Ways of using credit cards to raise your credit score?

Having a good credit score is crucial for maintaining a healthy financial status as it provides a quick snapshot to lenders about how responsibly you handle credit. A higher credit score not only increases the likelihood of being approved for new loans or lines of credit but can also lead to lower interest rates on borrowed funds. In short, a good credit score can significantly impact your ability to access credit and borrow money at favorable terms.

Strategies for Improving Your Credit Score

Fortunately, there are various measures that you can implement to enhance your credit score. While some of these strategies may require several weeks or months to yield noticeable results, others can be accomplished in a single day and may result in rapid credit improvement.

Analyze your credit reports

To improve your credit score, it is crucial to understand the factors that affect it positively or negatively. Checking your credit history is a good step in this process.

To begin, obtain a copy of your credit report from each of the three major credit reporting agencies: Equifax, Experian, and TransUnion. After that, carefully analyze each report to identify the elements that are helping or harming your credit score.
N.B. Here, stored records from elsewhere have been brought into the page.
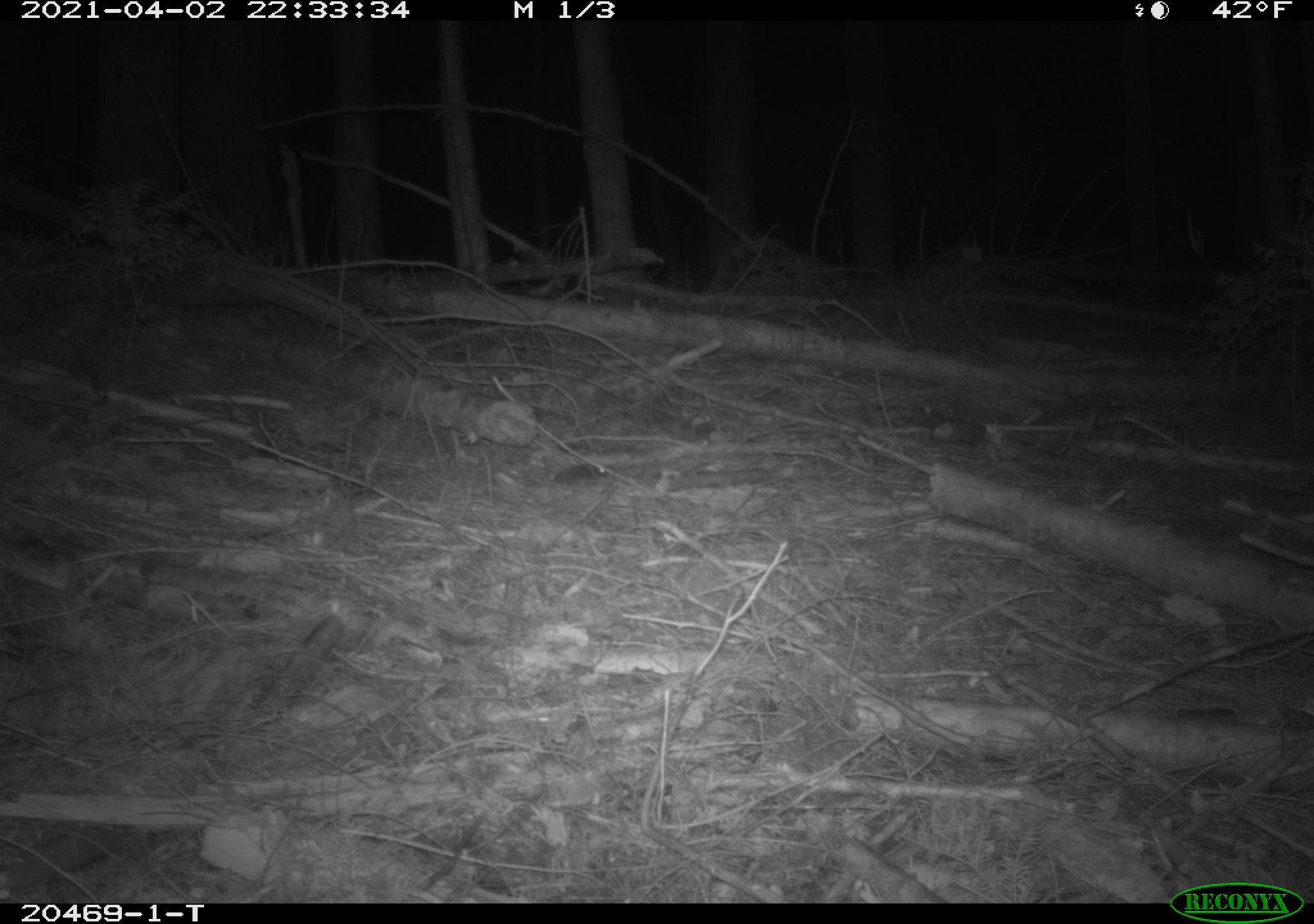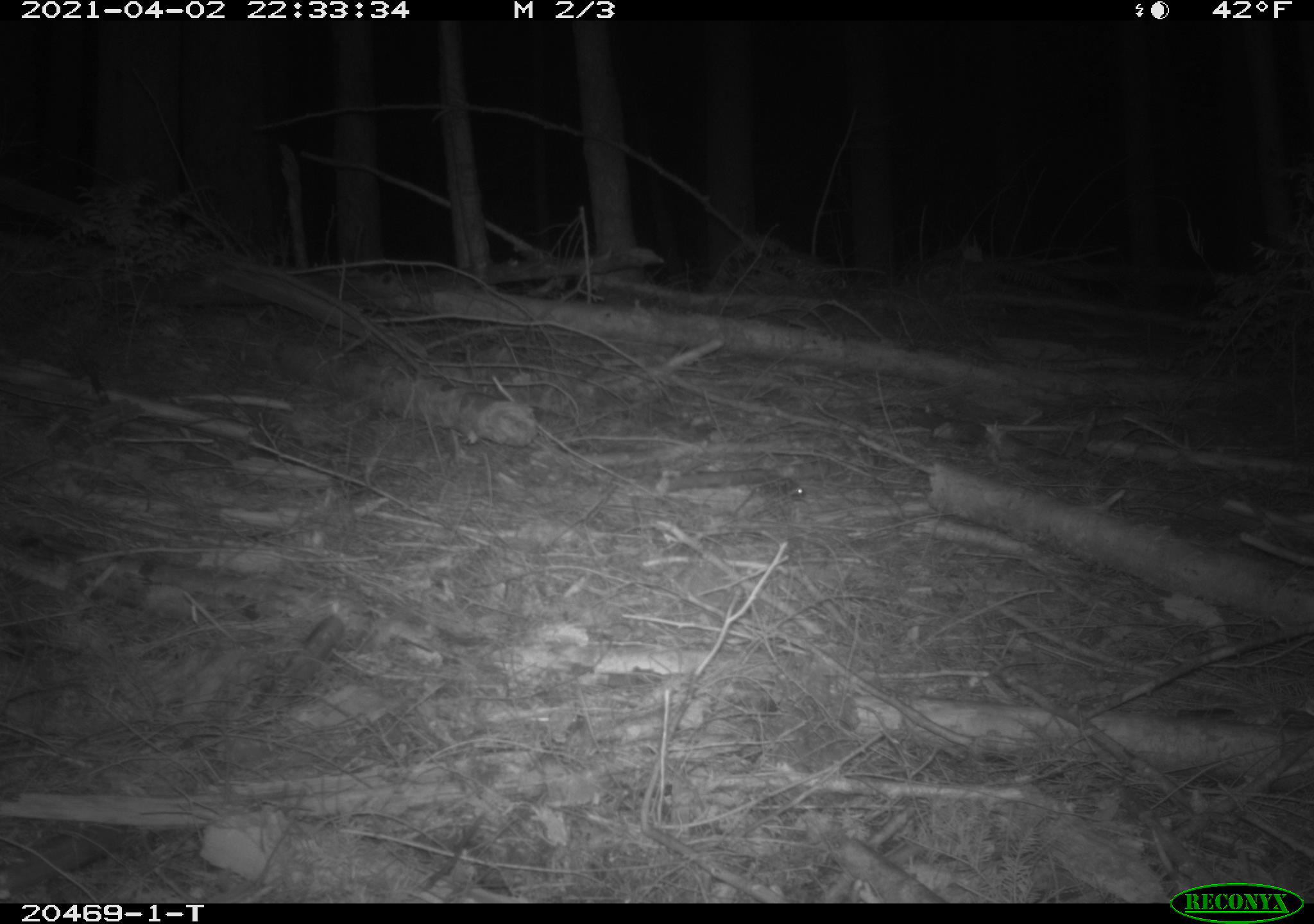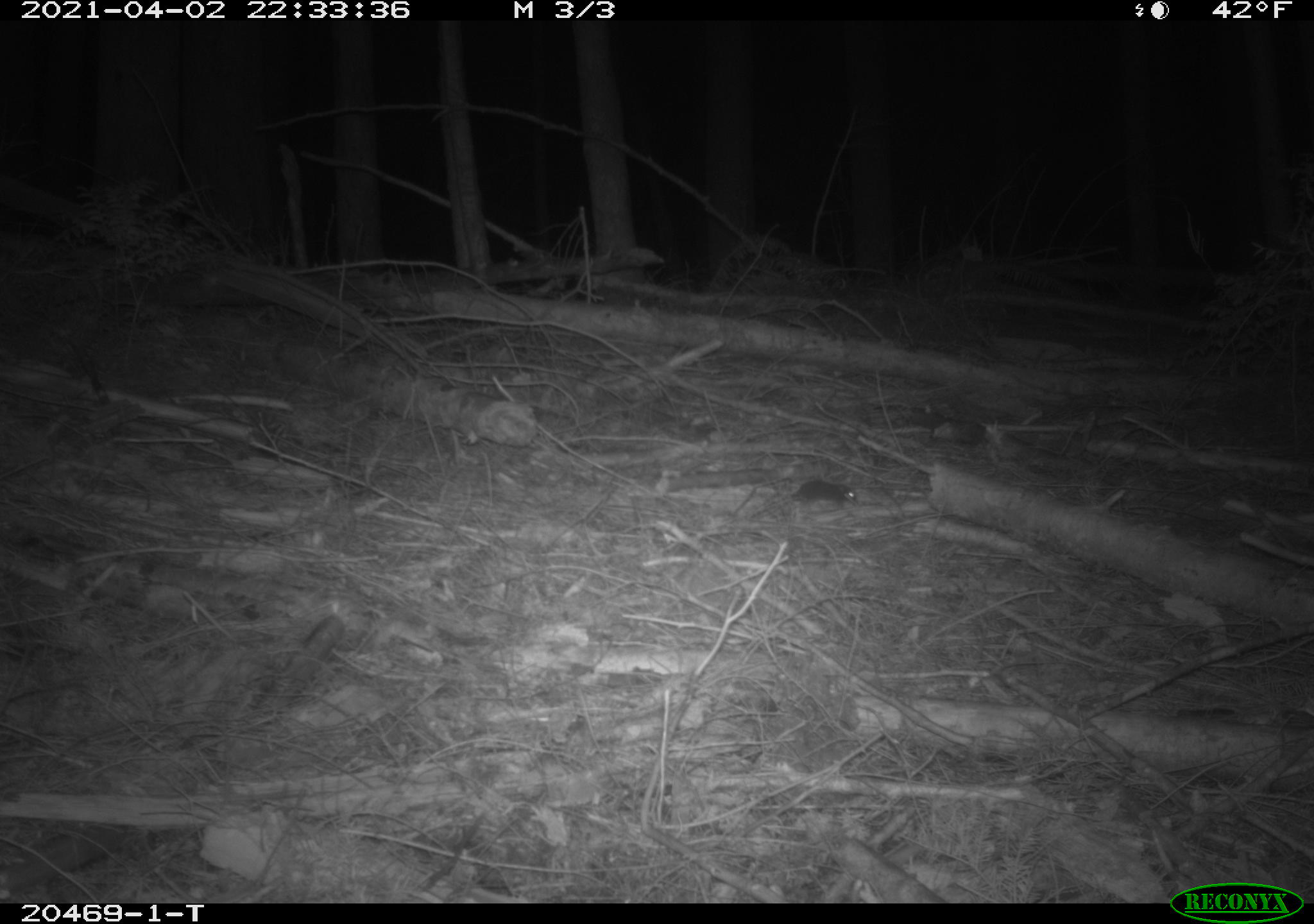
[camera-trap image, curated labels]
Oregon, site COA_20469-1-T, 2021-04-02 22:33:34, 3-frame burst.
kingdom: Animalia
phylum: Chordata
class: Mammalia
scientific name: Mammalia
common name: small mammal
Small mammal (Mammalia).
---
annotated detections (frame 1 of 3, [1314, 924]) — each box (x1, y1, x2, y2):
small mammal: (509, 442, 634, 511)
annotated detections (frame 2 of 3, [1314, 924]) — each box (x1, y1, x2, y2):
small mammal: (716, 454, 824, 518)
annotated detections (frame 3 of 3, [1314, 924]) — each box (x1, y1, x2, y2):
small mammal: (765, 457, 876, 530)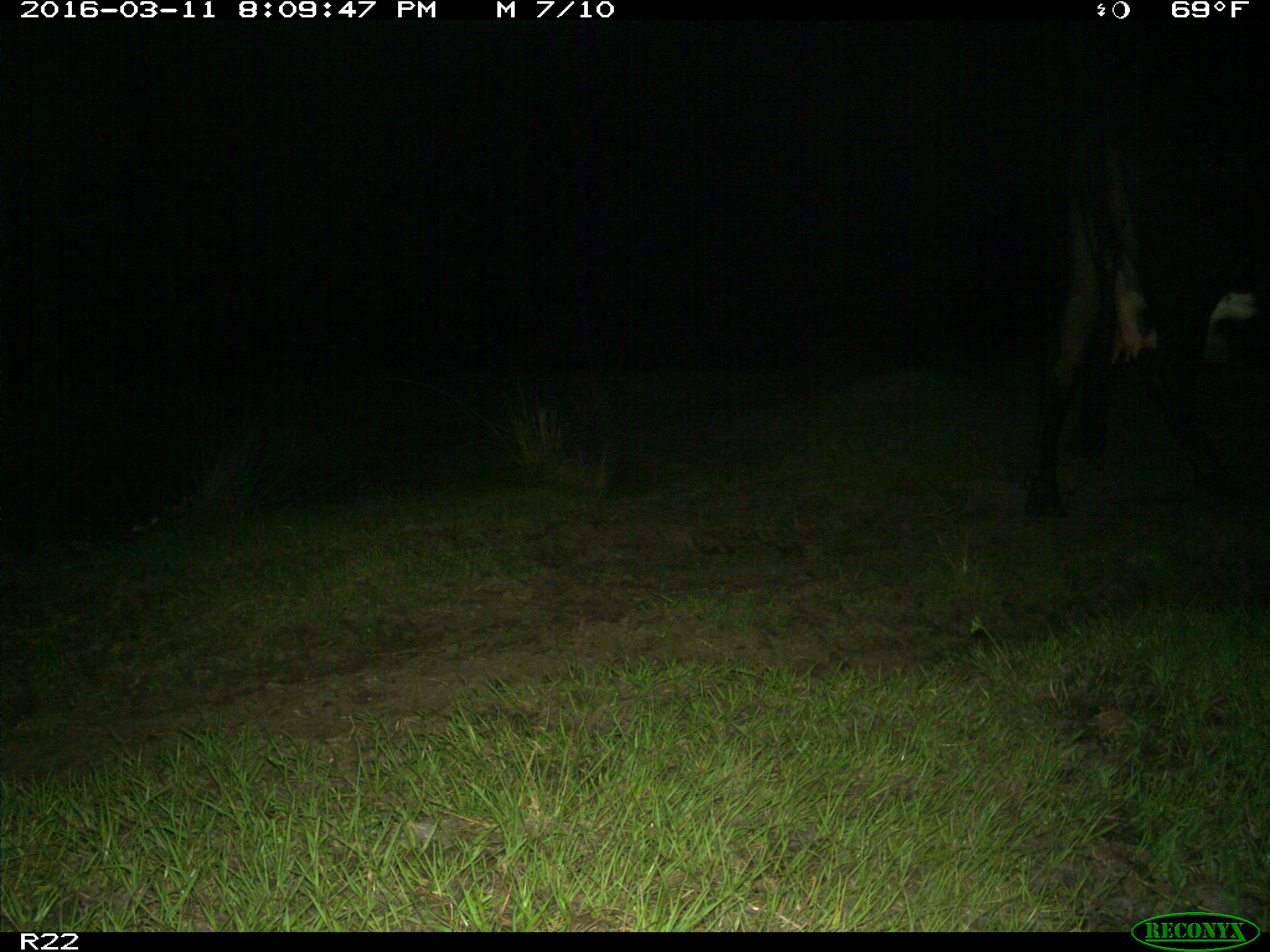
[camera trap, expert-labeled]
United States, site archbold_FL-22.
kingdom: Animalia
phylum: Chordata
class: Mammalia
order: Artiodactyla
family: Bovidae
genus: Bos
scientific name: Bos taurus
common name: domestic cow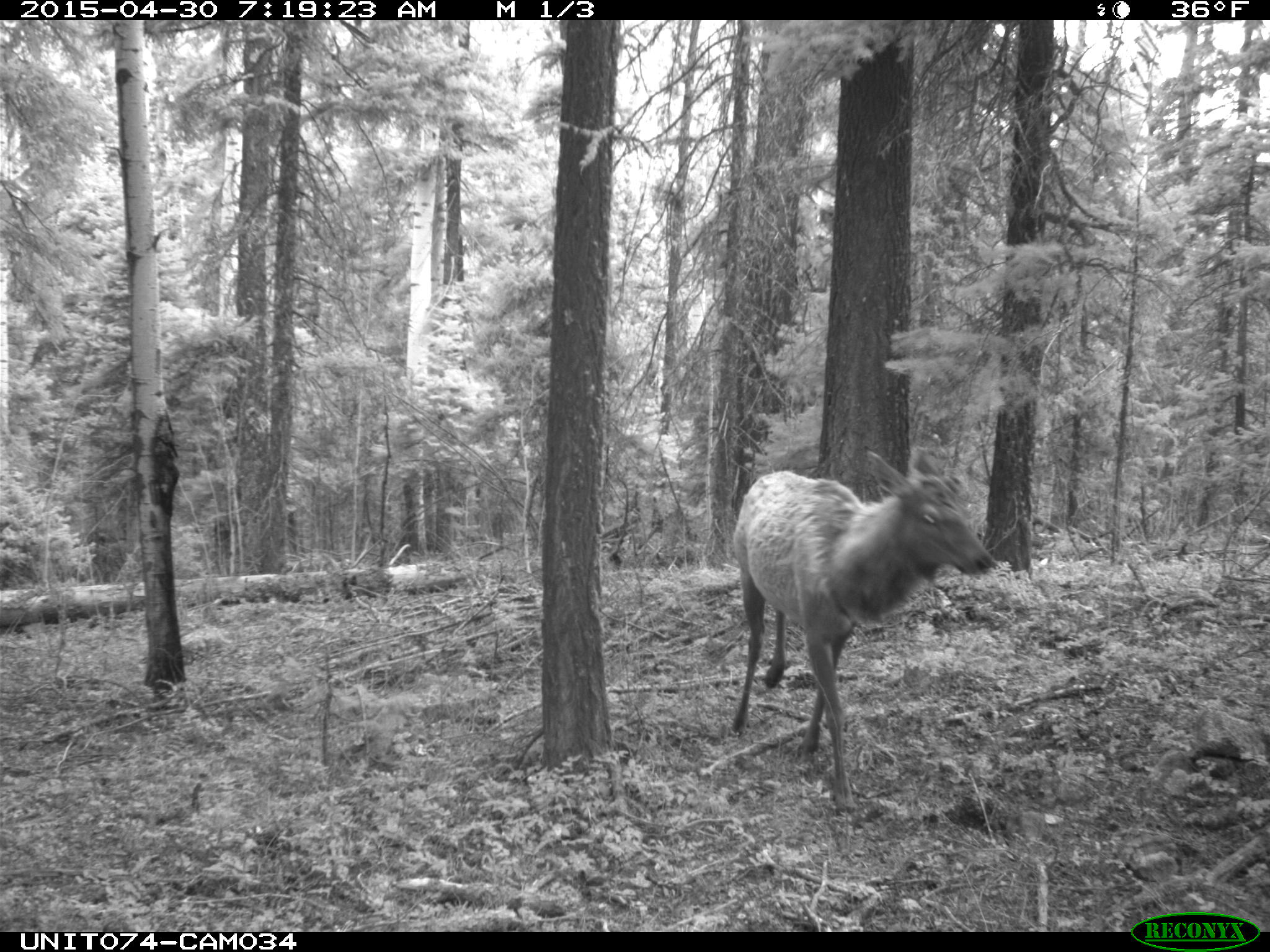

Several factors can positively impact your credit score, including a track record of timely payments, maintaining low balances on your credit cards, having a mix of various credit card and loan accounts, holding older credit accounts, and avoiding excessive inquiries for new credit. Conversely, late or missed payments, high credit card balances, collections, and judgments can significantly lower your credit score. 

Tip: You can obtain a complimentary copy of your credit reports from all three credit bureaus once per year. To access them, visit AnnualCreditReport.com.

Take control of your bill payments

More than 90% of top lenders use CIBIL scores to make credit decisions. These factors are categorized into five distinct components:

  1. Payment history (35%)
  2. Credit usage (30%)
  3. Age of credit accounts (15%)
  4. Credit mix (10%)
  5. New credit inquiries (10%)

As you can see, payment history has the most significant impact on your credit score. This is why having fully paid-off debts, such as your previous student loans, on your credit report can be advantageous. One way to positively impact your credit score is by responsibly and consistently making on-time debt payments.

Ensure that you don’t use more than 30% of your credit limit

Credit utilization refers to the proportion of your credit limit that is being utilized at any given time. It's the second most significant factor that influences your CIBIL score, right after payment history.

To keep your credit utilization under control, the best approach is to pay off your credit card balances completely each month. If you cannot always do that, a general guideline is to keep your total outstanding balance at or below 30% of your total credit limit. After that, you can aim to decrease it further to 10% or less, which is considered an excellent utilization rate for improving your credit score.

Keep track of your credit status

Using a credit monitoring service is a convenient method to track how your credit score evolves. Numerous free services will monitor any changes in your credit report, such as closing an account or opening a new one. Additionally, these services usually provide you with access to at least one of your credit scores from the three major credit bureaus (Equifax, Experian, and TransUnion), which are updated monthly.

Conclusion

Having a good credit score is important, especially, if you’re considering applying for a loan or financing a significant like a new car or a house, or if you want to qualify for premium rewards cards. Improving your credit score is a gradual process that may take several weeks or even months to show noticeable results once you begin implementing strategies to improve it.